Jack atmete beherrscht tief durch. »Ich sag doch, Kampfjet. Hör zu, Indigo, es ist einfach passiert zwischen uns. Ich kann nur ahnen, wie es dir damit geht. Wir hatten gehofft, dass du das Gespräch mit uns suchst, wenn du dich ausgeschlossen oder verletzt fühlst, aber du bist nur etwas lauter als sonst. Wir wissen beide, dass dir das nicht leichtfällt und versuchen unser Bestmögliches, dich nicht auszuschließen. Wir wollten die Ferien doch genießen. Wir drei. Das kriegen wir hin, oder? So vernünftig sind wir schon. Es liegen noch so viele Wochen voller Abenteuer vor uns, bevor die Uni beginnt.«

»Ich verstehe nicht!« Schon irgendwie, aber ich wollte gern weiter glauben, dass sie meinen Gemütsumschwung nicht mitbekommen hatten. Hatten sie aber offensichtlich doch. Und Jack redete vom Genießen? Die beiden genossen sich jede verdammte Nacht. Und tagsüber verknoteten sie sich wie Tintenfischtentakel. Nein, ich wollte in diesen verfickten Ferien nicht einen auf vernünftig tun. Das war nie der Plan gewesen.

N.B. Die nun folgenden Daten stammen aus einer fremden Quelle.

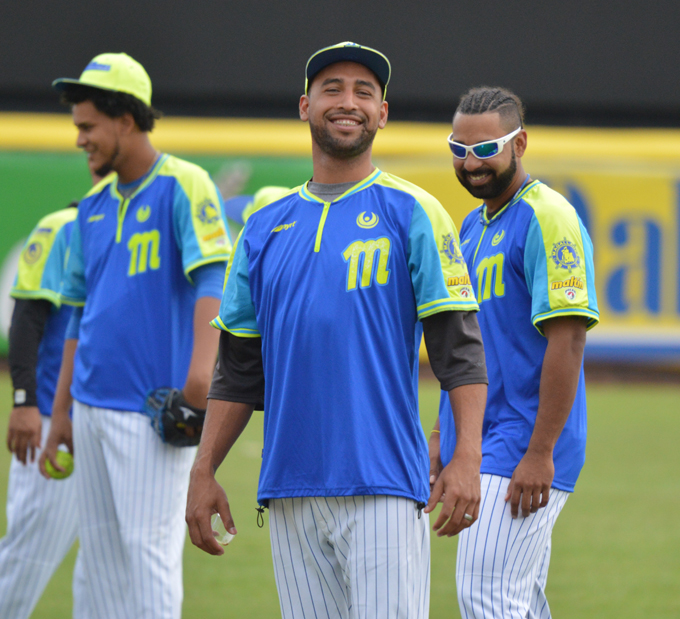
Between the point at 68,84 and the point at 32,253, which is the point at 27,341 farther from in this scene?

»Komm schon«, raunte Jack und stieß mir spielerisch gegen die Brust, »du weißt, was ich meine.«

»Hör auf, so zu tun, als wäre alles easy. Das ist es nicht! Was soll das? Ihr seid meine besten Freunde.« Klang das wie ein Vorwurf? Ja, das klang sogar wie ein ziemlich hinterhältiger Vorwurf, was ich mir seit Tagen tunlichst verbot. Die beiden waren schließlich nicht meine Babysitter. Piksende Eifersuchtsgedanken durfte ich mir wohldosiert gönnen, sie allerdings in Worte zu packen war schon sehr gemein. Ein bisschen erschrak ich über mich selbst. »Tut mir leid, verzeih mir.«

»Indigo …«

»Nein, ich … Fuck, Jack. Geh doch schon mal zurück.« Um Koa abzulecken. »Ich brauch einen Moment für mich.« Um euch nicht zusehen zu müssen.

»Warte doch mal.«

Ich entfernte mich rückwärts laufend von ihm und zog die Schultern hoch. »Ich gönn’s euch total. Ohne Wenn und Aber. Also, tut mir echt leid, Babyjack … Ich werd mich zusammenreißen. Versprochen.« Dann drehte ich ihm den Rücken zu, stolperte im trockenen, aufgeworfenen Sand vorwärts und betete, Jack würde mir nicht folgen und somit uns dreien eine kleine Atempause gönnen. Es war ja nicht so, dass ich verloren gehen könnte. So überschaubar war es hier dann doch. Mich mutterseelenallein in die Fluten zurückstürzen, würde ich auch nicht machen, keine Sorge also in dieser Richtung. Allerdings war Ocean’s View nichts weiter als ein Fischerort am letzten Zipfel einer Halbinsel inmitten des riesigen Atlantischen Ozeans. Wer wusste also schon, auf welche Art ich verschollen gehen konnte. Es gab sicher tausendundeine Möglichkeit neben stupidem Ertrinken.

Ich kämpfte mit meinem schlechten Gewissen und den blödesten Gedanken der Welt und wurde erst gestoppt, als es zum Zusammenprall zwischen mir und einem männlichen Kreuz kam.